begin
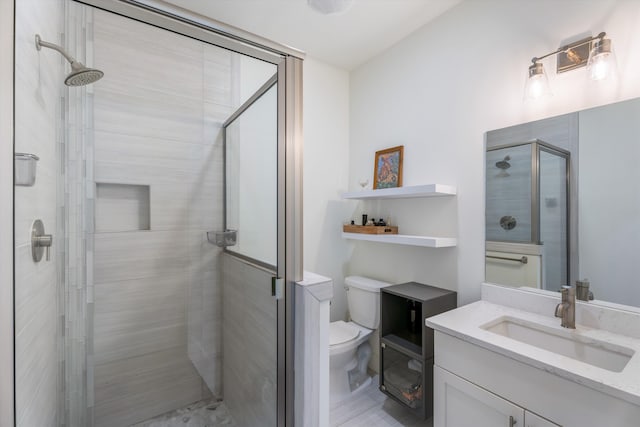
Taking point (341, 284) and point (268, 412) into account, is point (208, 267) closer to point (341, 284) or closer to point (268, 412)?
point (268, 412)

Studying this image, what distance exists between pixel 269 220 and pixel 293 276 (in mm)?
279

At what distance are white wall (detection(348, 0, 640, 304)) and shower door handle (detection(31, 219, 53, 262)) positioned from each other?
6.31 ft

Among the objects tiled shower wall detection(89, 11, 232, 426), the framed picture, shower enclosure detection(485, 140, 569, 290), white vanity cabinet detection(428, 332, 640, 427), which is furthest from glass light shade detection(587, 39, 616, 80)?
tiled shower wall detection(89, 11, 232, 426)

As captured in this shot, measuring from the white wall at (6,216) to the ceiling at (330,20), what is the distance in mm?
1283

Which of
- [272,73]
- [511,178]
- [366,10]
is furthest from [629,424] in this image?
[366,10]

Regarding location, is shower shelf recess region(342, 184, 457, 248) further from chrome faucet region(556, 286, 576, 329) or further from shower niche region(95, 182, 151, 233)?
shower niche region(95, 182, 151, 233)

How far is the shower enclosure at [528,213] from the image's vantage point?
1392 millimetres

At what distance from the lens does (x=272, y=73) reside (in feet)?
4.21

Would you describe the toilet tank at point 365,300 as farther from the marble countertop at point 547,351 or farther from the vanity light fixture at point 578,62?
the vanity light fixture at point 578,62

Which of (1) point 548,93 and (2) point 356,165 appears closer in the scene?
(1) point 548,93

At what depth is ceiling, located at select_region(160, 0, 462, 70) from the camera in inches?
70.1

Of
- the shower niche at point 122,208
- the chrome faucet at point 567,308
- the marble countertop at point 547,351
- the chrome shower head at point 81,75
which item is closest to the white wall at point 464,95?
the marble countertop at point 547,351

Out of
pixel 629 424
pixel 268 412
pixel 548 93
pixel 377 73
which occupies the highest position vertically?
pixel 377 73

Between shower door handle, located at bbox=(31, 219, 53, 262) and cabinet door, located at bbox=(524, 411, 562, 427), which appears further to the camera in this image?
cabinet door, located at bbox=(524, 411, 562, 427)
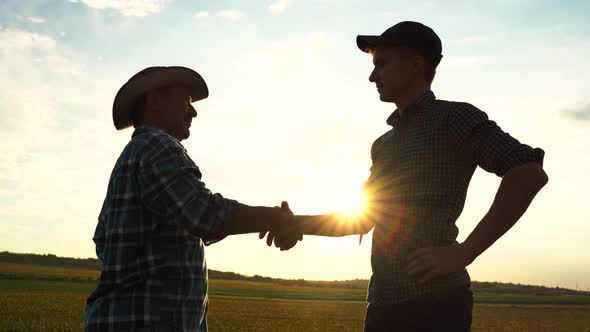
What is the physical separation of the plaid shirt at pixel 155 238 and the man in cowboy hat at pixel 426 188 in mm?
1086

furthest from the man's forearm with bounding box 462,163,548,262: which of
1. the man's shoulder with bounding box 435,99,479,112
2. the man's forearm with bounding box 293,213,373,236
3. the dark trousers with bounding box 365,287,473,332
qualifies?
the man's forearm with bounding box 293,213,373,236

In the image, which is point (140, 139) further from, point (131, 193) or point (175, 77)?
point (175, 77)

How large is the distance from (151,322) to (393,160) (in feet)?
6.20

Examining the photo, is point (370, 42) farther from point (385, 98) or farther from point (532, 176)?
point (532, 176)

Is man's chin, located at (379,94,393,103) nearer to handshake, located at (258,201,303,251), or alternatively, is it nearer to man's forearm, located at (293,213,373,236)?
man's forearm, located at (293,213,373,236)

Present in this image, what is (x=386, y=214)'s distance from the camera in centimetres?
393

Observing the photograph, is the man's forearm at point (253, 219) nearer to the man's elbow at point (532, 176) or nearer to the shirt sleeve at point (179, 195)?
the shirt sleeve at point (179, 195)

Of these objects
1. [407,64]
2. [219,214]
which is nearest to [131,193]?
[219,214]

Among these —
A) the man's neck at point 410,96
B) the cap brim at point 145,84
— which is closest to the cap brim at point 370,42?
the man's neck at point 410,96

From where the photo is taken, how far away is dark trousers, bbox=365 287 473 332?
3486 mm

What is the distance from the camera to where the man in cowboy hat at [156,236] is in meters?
end
— Instructions to follow —
Reproduce every one of the entries above word for word, omitting the pictures.

— Worked solution —
Taking point (341, 284) and point (268, 412) into account, is point (208, 267) closer to point (341, 284) or closer to point (268, 412)?
point (268, 412)

Studying this image, what distance exists between pixel 269 220 and pixel 293 276 (in mm)?
279

At what distance are white wall (detection(348, 0, 640, 304)) and shower door handle (detection(31, 219, 53, 262)) positioned from each other?
6.31 ft

Among the objects tiled shower wall detection(89, 11, 232, 426), the framed picture, shower enclosure detection(485, 140, 569, 290), white vanity cabinet detection(428, 332, 640, 427), which is furthest from glass light shade detection(587, 39, 616, 80)?
tiled shower wall detection(89, 11, 232, 426)

As captured in this shot, measuring from the white wall at (6,216) to the ceiling at (330,20), what is the distance in mm?
1283

Which of
- [272,73]
- [511,178]
- [366,10]
is furthest from [629,424] in this image?
[366,10]

Regarding location, is shower shelf recess region(342, 184, 457, 248) further from chrome faucet region(556, 286, 576, 329) or further from shower niche region(95, 182, 151, 233)?
shower niche region(95, 182, 151, 233)

How far is the shower enclosure at [528,213] from the image's vantage point?
1392 millimetres

At what distance from the lens does (x=272, y=73) reside (in feet)?
4.21

Would you describe the toilet tank at point 365,300 as farther from the marble countertop at point 547,351 or farther from the vanity light fixture at point 578,62?
the vanity light fixture at point 578,62

Which of (1) point 548,93 and (2) point 356,165 appears closer in the scene?
(1) point 548,93

At what depth is ceiling, located at select_region(160, 0, 462, 70) from the camera in inches?
70.1

Of
- the shower niche at point 122,208
- the chrome faucet at point 567,308
- the marble countertop at point 547,351
- the chrome shower head at point 81,75
which item is closest to the white wall at point 464,95?
the marble countertop at point 547,351

Out of
pixel 629 424
pixel 268 412
pixel 548 93
pixel 377 73
which occupies the highest position vertically?
pixel 377 73

Between shower door handle, located at bbox=(31, 219, 53, 262) and cabinet door, located at bbox=(524, 411, 562, 427), which appears further to the camera in this image?
cabinet door, located at bbox=(524, 411, 562, 427)
What is the physical separation of the plaid shirt at pixel 155 238 and the man in cowboy hat at pixel 426 188 in mm?
1086

furthest from the man's forearm with bounding box 462,163,548,262: which of
1. the man's shoulder with bounding box 435,99,479,112
2. the man's forearm with bounding box 293,213,373,236
3. the dark trousers with bounding box 365,287,473,332
qualifies?
the man's forearm with bounding box 293,213,373,236

In the image, which is point (140, 139) further from, point (131, 193) or point (175, 77)?
point (175, 77)

How large is the distance from (151,322) to (393,160) (in feet)?
6.20

Examining the photo, is point (370, 42) farther from point (385, 98) or farther from point (532, 176)?
point (532, 176)

Is man's chin, located at (379,94,393,103) nearer to handshake, located at (258,201,303,251), or alternatively, is it nearer to man's forearm, located at (293,213,373,236)?
man's forearm, located at (293,213,373,236)

Present in this image, what is (x=386, y=214)'s distance from the camera in centimetres?
393

Observing the photograph, is the man's forearm at point (253, 219) nearer to the man's elbow at point (532, 176) or nearer to the shirt sleeve at point (179, 195)?
the shirt sleeve at point (179, 195)

Of these objects
1. [407,64]
2. [219,214]
which is nearest to [131,193]?
[219,214]

Among these —
A) the man's neck at point 410,96
B) the cap brim at point 145,84
— which is closest to the cap brim at point 370,42?
the man's neck at point 410,96

From where the photo is taken, how far away is dark trousers, bbox=365 287 473 332?
3486 mm

What is the distance from the camera to where the man in cowboy hat at [156,236] is in meters?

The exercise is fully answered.